Rachel Cusk is an international literary superstar. Her most recent trilogy–Outline, Transit, and Kudos–draws its hero, Faye, through a collage of vignettes. Through tales told by the people Faye encounters–an airline companion, a disgruntled neighbor, and a fellow writer, among others–Faye’s own haunting past is stealthily revealed, making for an artful and hypnotic reading experience. “After her controversial memoirs of motherhood and marriage, the writer has a new design for fiction,” writes Judith Thurman in the New Yorker in a profile titled “Rachel Cusk Gut-Renovates the Novel.” Now, the UK-based writer brings the work that has captivated the writing (and reading) community to Los Angeles for a rare Stateside reading and conversation.
On the heels of one of last year’s boldest, most celebrated novels, My Year of Rest and Relaxation, join us to hear from Ottessa Moshfegh for a celebration of a new edition of her groundbreaking debut novella, McGlue. Set in Salem, Massachusetts, 1851—the same year as the publication of Moby Dick—McGlue follows the foggy recollections of a hard-drinking seafarer who may or may not have killed his best friend.

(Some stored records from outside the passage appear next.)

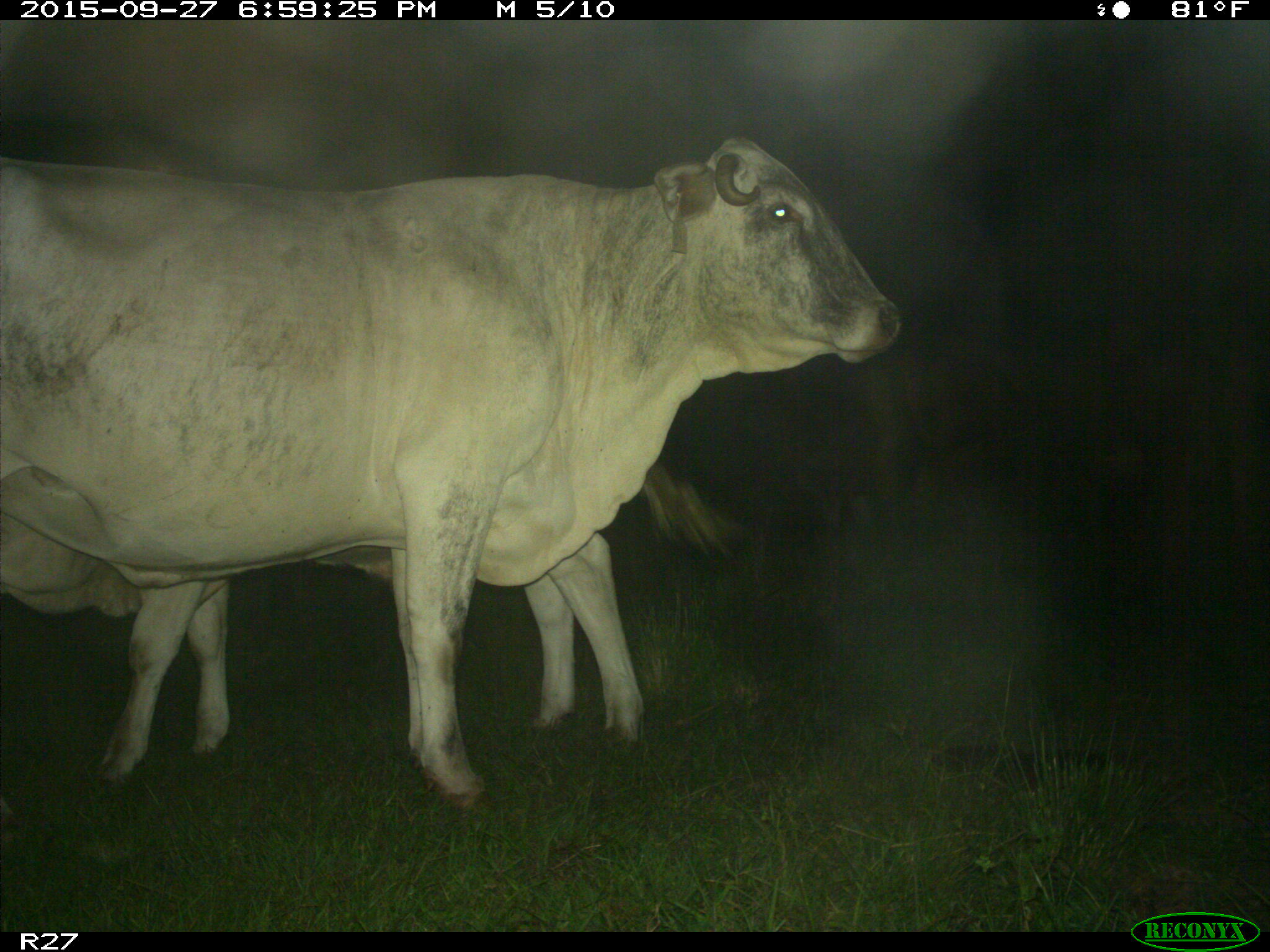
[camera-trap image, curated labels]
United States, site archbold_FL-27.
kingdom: Animalia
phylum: Chordata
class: Mammalia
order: Artiodactyla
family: Bovidae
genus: Bos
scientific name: Bos taurus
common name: domestic cow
Bos taurus (domestic cow).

Discussing her sharply observational body of work that illuminates the exhilaratingly dark psychologies of wayward characters, Moshfegh will share the stage with Amanda Stern, the author of Little Panic, a fiercely funny new memoir on anxiety.
We Want to Negotiate: The Secret World of Kidnapping, Hostages and Ransom
As the Executive Director of the Committee to Protect Journalists, Joel Simon spends his time taking action on behalf of journalists who are targeted, attacked, imprisoned, or killed. He is an expert on how countries around the world handle the kidnapping of their nationals, including how they analyze and respond to intelligence and provide support for the hostage families. At a time when journalists are in greater danger than ever before, Simon’s newest book draws on his extensive experience interviewing former hostages, their families, employers, and policy makers to lay out a new approach to hostage negotiation. He is joined onstage by Sewell Chan, deputy managing editor at the Los Angeles Times, as well as Federico Motka, an Italian aid worker who spent a year as a hostage of Isis in Syria.
Dear Los Angeles: The City in Diaries and Letters, 1542 to 2018
What might Marilyn Monroe, Cesar Chavez, Susan Sontag, Albert Einstein have to say about Los Angeles? Their diary entries, along with those of other actors, musicians, activists, cartographers, students, geologists, cooks, merchants, journalists, politicians, composers, and many more—provide a kaleidoscopic view of Los Angeles over the past four centuries, from the Spanish missionary expeditions of the 16th century to the present day. Book editor, critic and Los Angeles native David Kipen has scoured the archives of libraries, historical societies, and private estates to assemble a remarkably eclectic story of life in his beloved Los Angeles. Join us for a special staged reading of these first person accounts—representing a range of experiences and voices as diverse as Los Angeles itself.